Bernard Szajner’s music is anachronistic in the best possible way. His sound is the equivalent of steampunk in science fiction; where steampunk imagined a 19th century that was already computerized, Szajner’s music is an early 1980s ‘rock’ that already seems to incorporates elements of house, techno and electro. The difference, of course, is that steampunk’s universe was retrospectively dreamt up by writers more than 100 years after the 19th century, whereas Szajner’s alternative ’80s sound world was produced when that decade had barely begun. It’s as if he unravelled the standard sequences of 1970s-into-’80s pop history even before they had properly been established. Take ‘Welcome To Death Row’, the opening track of his recently reissued 1980 LP Some Deaths Take Forever: its frenzied machine-scribbles of arpeggiated synth, languid electric piano chords and lysergic guitar sounds like an acid rock anticipation of the Knight Rider theme as remixed by Derrick May. Elsewhere, you can hear snatches of shortwave radio that prefigure the samples commonplace in pop and dance music later that decade.

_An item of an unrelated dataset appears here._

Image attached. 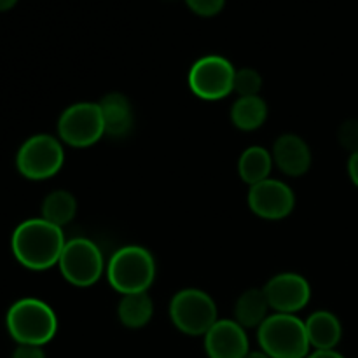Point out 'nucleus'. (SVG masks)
Masks as SVG:
<instances>
[{"label":"nucleus","mask_w":358,"mask_h":358,"mask_svg":"<svg viewBox=\"0 0 358 358\" xmlns=\"http://www.w3.org/2000/svg\"><path fill=\"white\" fill-rule=\"evenodd\" d=\"M231 122L241 131H255L268 119V103L262 96L236 98L229 112Z\"/></svg>","instance_id":"19"},{"label":"nucleus","mask_w":358,"mask_h":358,"mask_svg":"<svg viewBox=\"0 0 358 358\" xmlns=\"http://www.w3.org/2000/svg\"><path fill=\"white\" fill-rule=\"evenodd\" d=\"M273 166L275 163H273L271 150L261 145H250L241 152L238 159V175L248 187H252L259 182L268 180Z\"/></svg>","instance_id":"17"},{"label":"nucleus","mask_w":358,"mask_h":358,"mask_svg":"<svg viewBox=\"0 0 358 358\" xmlns=\"http://www.w3.org/2000/svg\"><path fill=\"white\" fill-rule=\"evenodd\" d=\"M262 83L264 80H262V76L257 70L245 66V69L236 70V73H234L233 93H236L238 98L261 96Z\"/></svg>","instance_id":"21"},{"label":"nucleus","mask_w":358,"mask_h":358,"mask_svg":"<svg viewBox=\"0 0 358 358\" xmlns=\"http://www.w3.org/2000/svg\"><path fill=\"white\" fill-rule=\"evenodd\" d=\"M103 115L105 135L112 138H124L135 126V112L131 101L122 93H108L100 101Z\"/></svg>","instance_id":"14"},{"label":"nucleus","mask_w":358,"mask_h":358,"mask_svg":"<svg viewBox=\"0 0 358 358\" xmlns=\"http://www.w3.org/2000/svg\"><path fill=\"white\" fill-rule=\"evenodd\" d=\"M171 324L185 336H205L219 320L213 297L201 289H182L170 301Z\"/></svg>","instance_id":"5"},{"label":"nucleus","mask_w":358,"mask_h":358,"mask_svg":"<svg viewBox=\"0 0 358 358\" xmlns=\"http://www.w3.org/2000/svg\"><path fill=\"white\" fill-rule=\"evenodd\" d=\"M271 156L275 166H278L283 175L292 178L306 175L313 163L310 145L303 136L296 133H285L278 136L273 143Z\"/></svg>","instance_id":"13"},{"label":"nucleus","mask_w":358,"mask_h":358,"mask_svg":"<svg viewBox=\"0 0 358 358\" xmlns=\"http://www.w3.org/2000/svg\"><path fill=\"white\" fill-rule=\"evenodd\" d=\"M154 301L149 292H136L121 296L117 304V318L124 327L142 329L152 320Z\"/></svg>","instance_id":"18"},{"label":"nucleus","mask_w":358,"mask_h":358,"mask_svg":"<svg viewBox=\"0 0 358 358\" xmlns=\"http://www.w3.org/2000/svg\"><path fill=\"white\" fill-rule=\"evenodd\" d=\"M310 346L315 350H334L343 338V325L334 313L318 310L304 320Z\"/></svg>","instance_id":"15"},{"label":"nucleus","mask_w":358,"mask_h":358,"mask_svg":"<svg viewBox=\"0 0 358 358\" xmlns=\"http://www.w3.org/2000/svg\"><path fill=\"white\" fill-rule=\"evenodd\" d=\"M248 208L264 220L287 219L296 208V194L287 182L271 178L248 189Z\"/></svg>","instance_id":"10"},{"label":"nucleus","mask_w":358,"mask_h":358,"mask_svg":"<svg viewBox=\"0 0 358 358\" xmlns=\"http://www.w3.org/2000/svg\"><path fill=\"white\" fill-rule=\"evenodd\" d=\"M105 135L100 103L79 101L62 112L58 119V138L76 149H86L100 142Z\"/></svg>","instance_id":"8"},{"label":"nucleus","mask_w":358,"mask_h":358,"mask_svg":"<svg viewBox=\"0 0 358 358\" xmlns=\"http://www.w3.org/2000/svg\"><path fill=\"white\" fill-rule=\"evenodd\" d=\"M65 163L62 140L48 133H38L21 143L16 154V168L27 180L41 182L55 177Z\"/></svg>","instance_id":"6"},{"label":"nucleus","mask_w":358,"mask_h":358,"mask_svg":"<svg viewBox=\"0 0 358 358\" xmlns=\"http://www.w3.org/2000/svg\"><path fill=\"white\" fill-rule=\"evenodd\" d=\"M338 140L350 154L358 152V119H348L339 126Z\"/></svg>","instance_id":"22"},{"label":"nucleus","mask_w":358,"mask_h":358,"mask_svg":"<svg viewBox=\"0 0 358 358\" xmlns=\"http://www.w3.org/2000/svg\"><path fill=\"white\" fill-rule=\"evenodd\" d=\"M189 9L203 17L217 16L226 6V0H184Z\"/></svg>","instance_id":"23"},{"label":"nucleus","mask_w":358,"mask_h":358,"mask_svg":"<svg viewBox=\"0 0 358 358\" xmlns=\"http://www.w3.org/2000/svg\"><path fill=\"white\" fill-rule=\"evenodd\" d=\"M203 338L208 358H245L250 352L247 331L229 318H219Z\"/></svg>","instance_id":"12"},{"label":"nucleus","mask_w":358,"mask_h":358,"mask_svg":"<svg viewBox=\"0 0 358 358\" xmlns=\"http://www.w3.org/2000/svg\"><path fill=\"white\" fill-rule=\"evenodd\" d=\"M6 327L17 345L44 346L58 332V317L44 301L24 297L7 310Z\"/></svg>","instance_id":"2"},{"label":"nucleus","mask_w":358,"mask_h":358,"mask_svg":"<svg viewBox=\"0 0 358 358\" xmlns=\"http://www.w3.org/2000/svg\"><path fill=\"white\" fill-rule=\"evenodd\" d=\"M108 283L121 296L149 292L156 280V261L147 248L126 245L112 254L105 269Z\"/></svg>","instance_id":"3"},{"label":"nucleus","mask_w":358,"mask_h":358,"mask_svg":"<svg viewBox=\"0 0 358 358\" xmlns=\"http://www.w3.org/2000/svg\"><path fill=\"white\" fill-rule=\"evenodd\" d=\"M348 175L350 180L353 182V185L358 187V152L350 154L348 157Z\"/></svg>","instance_id":"25"},{"label":"nucleus","mask_w":358,"mask_h":358,"mask_svg":"<svg viewBox=\"0 0 358 358\" xmlns=\"http://www.w3.org/2000/svg\"><path fill=\"white\" fill-rule=\"evenodd\" d=\"M16 3H17V0H0V13L13 9Z\"/></svg>","instance_id":"27"},{"label":"nucleus","mask_w":358,"mask_h":358,"mask_svg":"<svg viewBox=\"0 0 358 358\" xmlns=\"http://www.w3.org/2000/svg\"><path fill=\"white\" fill-rule=\"evenodd\" d=\"M168 2H173V0H168Z\"/></svg>","instance_id":"29"},{"label":"nucleus","mask_w":358,"mask_h":358,"mask_svg":"<svg viewBox=\"0 0 358 358\" xmlns=\"http://www.w3.org/2000/svg\"><path fill=\"white\" fill-rule=\"evenodd\" d=\"M245 358H271L269 355H266L262 350H259V352H248V355Z\"/></svg>","instance_id":"28"},{"label":"nucleus","mask_w":358,"mask_h":358,"mask_svg":"<svg viewBox=\"0 0 358 358\" xmlns=\"http://www.w3.org/2000/svg\"><path fill=\"white\" fill-rule=\"evenodd\" d=\"M63 278L73 287H91L107 269L100 247L90 238L77 236L66 240L58 262Z\"/></svg>","instance_id":"7"},{"label":"nucleus","mask_w":358,"mask_h":358,"mask_svg":"<svg viewBox=\"0 0 358 358\" xmlns=\"http://www.w3.org/2000/svg\"><path fill=\"white\" fill-rule=\"evenodd\" d=\"M77 215L76 196L65 189L51 191L41 203V217L58 227H65Z\"/></svg>","instance_id":"20"},{"label":"nucleus","mask_w":358,"mask_h":358,"mask_svg":"<svg viewBox=\"0 0 358 358\" xmlns=\"http://www.w3.org/2000/svg\"><path fill=\"white\" fill-rule=\"evenodd\" d=\"M266 299L275 313L296 315L311 299V285L299 273H280L264 285Z\"/></svg>","instance_id":"11"},{"label":"nucleus","mask_w":358,"mask_h":358,"mask_svg":"<svg viewBox=\"0 0 358 358\" xmlns=\"http://www.w3.org/2000/svg\"><path fill=\"white\" fill-rule=\"evenodd\" d=\"M10 358H45V353L42 346L17 345Z\"/></svg>","instance_id":"24"},{"label":"nucleus","mask_w":358,"mask_h":358,"mask_svg":"<svg viewBox=\"0 0 358 358\" xmlns=\"http://www.w3.org/2000/svg\"><path fill=\"white\" fill-rule=\"evenodd\" d=\"M257 341L271 358H306L311 348L306 325L297 315H269L257 329Z\"/></svg>","instance_id":"4"},{"label":"nucleus","mask_w":358,"mask_h":358,"mask_svg":"<svg viewBox=\"0 0 358 358\" xmlns=\"http://www.w3.org/2000/svg\"><path fill=\"white\" fill-rule=\"evenodd\" d=\"M306 358H345L341 353H338L336 350H315L313 353H310Z\"/></svg>","instance_id":"26"},{"label":"nucleus","mask_w":358,"mask_h":358,"mask_svg":"<svg viewBox=\"0 0 358 358\" xmlns=\"http://www.w3.org/2000/svg\"><path fill=\"white\" fill-rule=\"evenodd\" d=\"M66 238L62 227L42 217L23 220L14 229L10 250L14 259L30 271H45L58 266Z\"/></svg>","instance_id":"1"},{"label":"nucleus","mask_w":358,"mask_h":358,"mask_svg":"<svg viewBox=\"0 0 358 358\" xmlns=\"http://www.w3.org/2000/svg\"><path fill=\"white\" fill-rule=\"evenodd\" d=\"M234 73L236 69L229 59L219 55H208L194 62L189 70L187 84L199 100L219 101L233 93Z\"/></svg>","instance_id":"9"},{"label":"nucleus","mask_w":358,"mask_h":358,"mask_svg":"<svg viewBox=\"0 0 358 358\" xmlns=\"http://www.w3.org/2000/svg\"><path fill=\"white\" fill-rule=\"evenodd\" d=\"M269 303L262 289H248L234 303V320L247 331L259 329L269 317Z\"/></svg>","instance_id":"16"}]
</instances>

Yet Some Deaths Take Forever can be heard not only as a pre-echo of what was then the near-future of music, but also as a continuation of prog-rock conceptualism, as the presence of bassist Bernard Paganotti, from French prog band Magma, here suggests. Grenoble-born Szajner wasn’t originally a musician; in fact, he always thought of the music that he did produce as an offshoot of his work as the lighting and visual effects designer for artists such as Gong, The Who and Magma. Szajner’s records are a relic of a never-quite-realized 1970s’ dream of multimedia art, and Some Deaths Take Forever was conceived of as the soundtrack to an Amnesty International film about prisoners on death row. Its precursors were other soundtracks, particularly the angular anxiety of the electronic scores John Carpenter composed for Assault on Precinct 13 (1976) and Halloween (1978). Like Carpenter – and Gary Numan, who made his breakthrough records in the year preceding the release of Some Deaths… – Szajner disassociated synthesizers from the hygienic purity found in Jean Michel Jarre’s work. (Jarre, incidentally, had made use of Szajner’s invention, the laser harp, which allowed musicians to trigger synthesizers with lasers.) The world evoked by Szajner’s synthesizers is dirty, brutal and broken. It’s psychedelic, but in the urban, paranoid schizophrenic way that Cabaret Voltaire were (and with its hallucinogenic flashes of seagull-squawk simulated brass and sombre, tuba-like synthesizer bass, ‘Suspended Animation’ resembles the Cabs at their most tripped out and remorseless).

There is a kind of serrated beauty here, too, particularly on some of the tracks that didn’t appear on the original vinyl LP. On the final moments of ‘A Single Broken Wing’, a pitiless synth gives way to a sudden stillness that puts me in mind of sunlight reflected in broken glass. The closing track, ‘S-N-O-W-P-R-I-N-T-S’, finishes in this meditative mode, glistening and shimmering like artificial ice.

Mark Fisher was a lecturer at Goldsmiths College, London and the author of Capitalist Realism: Is There an Alternative? (Zero Books).